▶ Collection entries
(begin)

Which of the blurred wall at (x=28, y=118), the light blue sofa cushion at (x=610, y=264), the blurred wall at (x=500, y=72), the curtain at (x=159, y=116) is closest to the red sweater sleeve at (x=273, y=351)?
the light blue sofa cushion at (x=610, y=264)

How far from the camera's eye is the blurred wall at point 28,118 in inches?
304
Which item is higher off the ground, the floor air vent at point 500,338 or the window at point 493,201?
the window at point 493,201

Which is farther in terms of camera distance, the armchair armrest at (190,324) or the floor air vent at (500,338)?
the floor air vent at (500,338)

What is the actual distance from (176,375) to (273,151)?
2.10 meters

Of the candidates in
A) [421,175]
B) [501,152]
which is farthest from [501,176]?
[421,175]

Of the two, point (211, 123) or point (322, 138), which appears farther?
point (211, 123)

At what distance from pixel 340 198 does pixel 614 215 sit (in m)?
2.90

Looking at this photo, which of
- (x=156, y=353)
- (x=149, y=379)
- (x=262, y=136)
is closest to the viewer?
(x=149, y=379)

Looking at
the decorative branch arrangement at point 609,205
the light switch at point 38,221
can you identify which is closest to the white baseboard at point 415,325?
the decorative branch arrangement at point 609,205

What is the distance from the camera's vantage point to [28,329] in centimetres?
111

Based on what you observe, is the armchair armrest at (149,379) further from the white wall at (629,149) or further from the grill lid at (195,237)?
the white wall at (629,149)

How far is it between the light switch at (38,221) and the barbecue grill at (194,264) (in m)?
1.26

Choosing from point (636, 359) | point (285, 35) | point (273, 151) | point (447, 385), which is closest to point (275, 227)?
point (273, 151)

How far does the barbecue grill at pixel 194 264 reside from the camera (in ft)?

(end)

▶ Stated exercise
Copy the lines of the data above word for word, starting at the line that contains "What is the distance" and continuing through the last line of the data.

▶ Correct answer
What is the distance from the camera's vantage point to [28,329] in centimetres?
111

Based on what you observe, is the armchair armrest at (149,379) further from the white wall at (629,149) or further from the grill lid at (195,237)?
the white wall at (629,149)

How far is it between the light switch at (38,221) and the barbecue grill at (194,264) (in m)?
1.26

Choosing from point (636, 359) | point (285, 35) | point (273, 151) | point (447, 385), which is closest to point (275, 227)?
point (273, 151)

How far does the barbecue grill at pixel 194 264 reside from the camera (in ft)?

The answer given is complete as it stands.